What the Trump Administration conceives of contraception

The Trump Administration recently announced the new rules for the Title X family funding program, and it's not looking good for sexual education and contraception. This year's guidelines largely favor abstinence-only education and natural family planning methods like fertility awareness. Birth control is not mentioned at all in the new requirements. 

Other than the shift towards abstinence and fertility awareness, the guidelines also specifically encourage providers specializing in "a single method of family planning" and also "community-based and faith-based organizations" to apply.

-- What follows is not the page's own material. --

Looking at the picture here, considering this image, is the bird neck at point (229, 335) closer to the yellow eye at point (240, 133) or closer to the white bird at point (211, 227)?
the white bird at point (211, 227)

Not only do the new guidelines seem to limit contraceptive methods, but they also seem to favor religious providers, who are more likely to oppose abortion as a birth control method. 

Reproductive health advocates worry that the revamp of the Title X program will negatively affect the low-income communities and women it serves. Before now, the guidelines had aimed to educate the public on various birth control options and required all Title X-funded programs to follow Providing Quality Family Planning Services (which is now omitted from the new requirements). 

Title X funding is in the hands of Valerie Huber, who used to be the president and CEO of Ascend, a group that promotes abstinence-only education. She also has a reputation for criticizing the "normalization" of teen sex and sex before marriage. Many healthcare advocates have spoken out about the new guidelines, claiming them as an attempt to impose conservative beliefs onto the 4 million people that depend on affordable reproductive health clinics for their family planning options.